◆ **Action item**
A word-for-word copy of the entries below is required.

*** Source material ***

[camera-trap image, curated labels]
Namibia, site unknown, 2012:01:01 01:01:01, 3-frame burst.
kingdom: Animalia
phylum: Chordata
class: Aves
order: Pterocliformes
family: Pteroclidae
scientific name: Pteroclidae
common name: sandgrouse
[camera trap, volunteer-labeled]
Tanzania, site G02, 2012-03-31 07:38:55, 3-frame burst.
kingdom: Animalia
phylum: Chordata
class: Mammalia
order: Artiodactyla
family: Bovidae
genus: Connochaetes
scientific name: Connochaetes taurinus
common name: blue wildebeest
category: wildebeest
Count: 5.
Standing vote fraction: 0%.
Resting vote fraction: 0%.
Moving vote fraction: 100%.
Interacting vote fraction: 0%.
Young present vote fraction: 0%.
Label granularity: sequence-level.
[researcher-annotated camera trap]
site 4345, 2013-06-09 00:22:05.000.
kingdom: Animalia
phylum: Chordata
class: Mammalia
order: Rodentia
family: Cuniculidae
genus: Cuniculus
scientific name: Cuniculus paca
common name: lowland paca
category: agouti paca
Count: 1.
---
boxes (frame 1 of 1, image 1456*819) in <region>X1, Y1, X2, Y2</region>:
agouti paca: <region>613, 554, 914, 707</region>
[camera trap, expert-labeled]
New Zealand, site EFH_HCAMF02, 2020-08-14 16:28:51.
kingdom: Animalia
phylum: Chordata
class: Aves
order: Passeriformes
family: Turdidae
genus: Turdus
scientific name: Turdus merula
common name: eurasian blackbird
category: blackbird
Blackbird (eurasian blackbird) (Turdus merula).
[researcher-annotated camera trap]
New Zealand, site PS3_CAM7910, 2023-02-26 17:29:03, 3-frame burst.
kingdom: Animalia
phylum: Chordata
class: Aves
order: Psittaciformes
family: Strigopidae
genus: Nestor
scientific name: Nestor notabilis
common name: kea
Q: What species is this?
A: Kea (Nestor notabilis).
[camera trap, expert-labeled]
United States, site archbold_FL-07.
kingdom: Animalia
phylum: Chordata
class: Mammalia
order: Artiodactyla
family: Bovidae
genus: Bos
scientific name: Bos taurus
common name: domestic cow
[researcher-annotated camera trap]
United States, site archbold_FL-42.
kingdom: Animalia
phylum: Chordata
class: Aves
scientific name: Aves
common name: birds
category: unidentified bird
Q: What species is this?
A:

*** End of Source material ***

◆ **Problem solution**
[camera-trap image, curated labels]
Namibia, site unknown, 2012:01:01 01:01:01, 3-frame burst.
kingdom: Animalia
phylum: Chordata
class: Aves
order: Pterocliformes
family: Pteroclidae
scientific name: Pteroclidae
common name: sandgrouse
[camera trap, volunteer-labeled]
Tanzania, site G02, 2012-03-31 07:38:55, 3-frame burst.
kingdom: Animalia
phylum: Chordata
class: Mammalia
order: Artiodactyla
family: Bovidae
genus: Connochaetes
scientific name: Connochaetes taurinus
common name: blue wildebeest
category: wildebeest
Count: 5.
Standing vote fraction: 0%.
Resting vote fraction: 0%.
Moving vote fraction: 100%.
Interacting vote fraction: 0%.
Young present vote fraction: 0%.
Label granularity: sequence-level.
[researcher-annotated camera trap]
site 4345, 2013-06-09 00:22:05.000.
kingdom: Animalia
phylum: Chordata
class: Mammalia
order: Rodentia
family: Cuniculidae
genus: Cuniculus
scientific name: Cuniculus paca
common name: lowland paca
category: agouti paca
Count: 1.
---
boxes (frame 1 of 1, image 1456*819) in <region>X1, Y1, X2, Y2</region>:
agouti paca: <region>613, 554, 914, 707</region>
[camera trap, expert-labeled]
New Zealand, site EFH_HCAMF02, 2020-08-14 16:28:51.
kingdom: Animalia
phylum: Chordata
class: Aves
order: Passeriformes
family: Turdidae
genus: Turdus
scientific name: Turdus merula
common name: eurasian blackbird
category: blackbird
Blackbird (eurasian blackbird) (Turdus merula).
[researcher-annotated camera trap]
New Zealand, site PS3_CAM7910, 2023-02-26 17:29:03, 3-frame burst.
kingdom: Animalia
phylum: Chordata
class: Aves
order: Psittaciformes
family: Strigopidae
genus: Nestor
scientific name: Nestor notabilis
common name: kea
Q: What species is this?
A: Kea (Nestor notabilis).
[camera trap, expert-labeled]
United States, site archbold_FL-07.
kingdom: Animalia
phylum: Chordata
class: Mammalia
order: Artiodactyla
family: Bovidae
genus: Bos
scientific name: Bos taurus
common name: domestic cow
[researcher-annotated camera trap]
United States, site archbold_FL-42.
kingdom: Animalia
phylum: Chordata
class: Aves
scientific name: Aves
common name: birds
category: unidentified bird
Q: What species is this?
A:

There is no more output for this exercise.